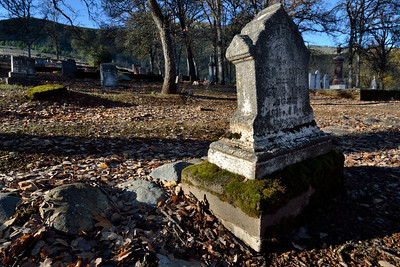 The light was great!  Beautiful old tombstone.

▬▬▬▬▬▬▬▬▬▬

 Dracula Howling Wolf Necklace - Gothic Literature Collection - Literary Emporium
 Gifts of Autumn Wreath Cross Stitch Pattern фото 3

▬▬▬▬▬▬▬▬▬▬

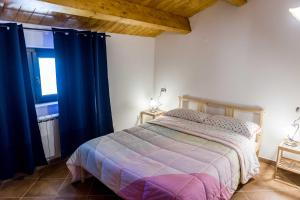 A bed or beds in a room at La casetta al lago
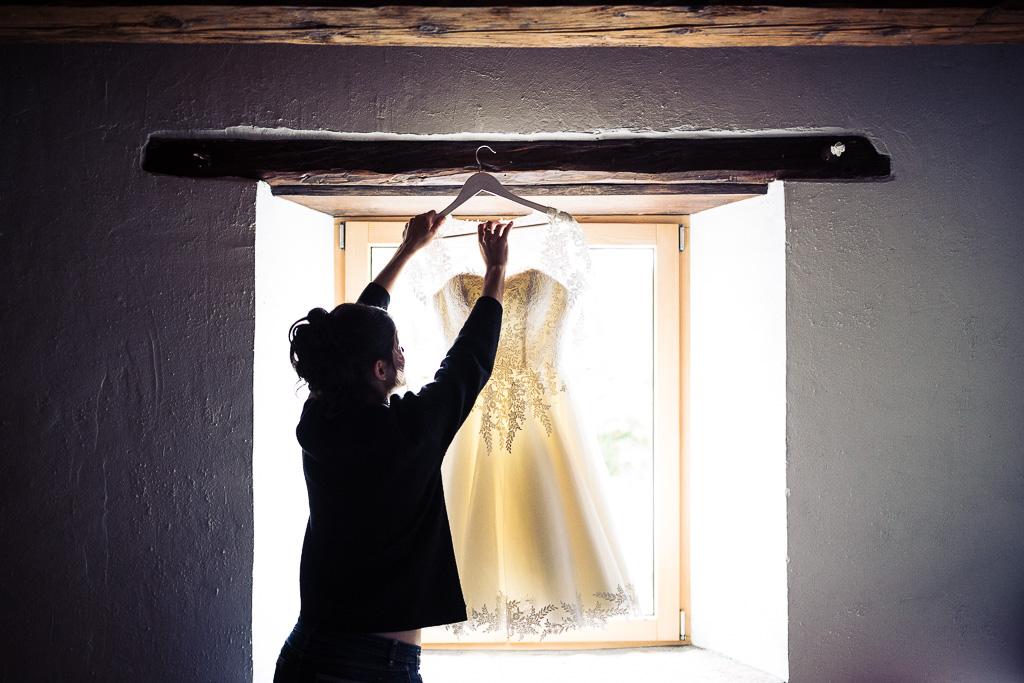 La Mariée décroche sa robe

▬▬▬▬▬▬▬▬▬▬

What the task asks: All that is wanted is the stretch of lines above from the one containing "Dracula Howling Wolf" through the one containing "Gifts of Autumn", duplicated exactly.

Task output:
 Dracula Howling Wolf Necklace - Gothic Literature Collection - Literary Emporium
 Gifts of Autumn Wreath Cross Stitch Pattern фото 3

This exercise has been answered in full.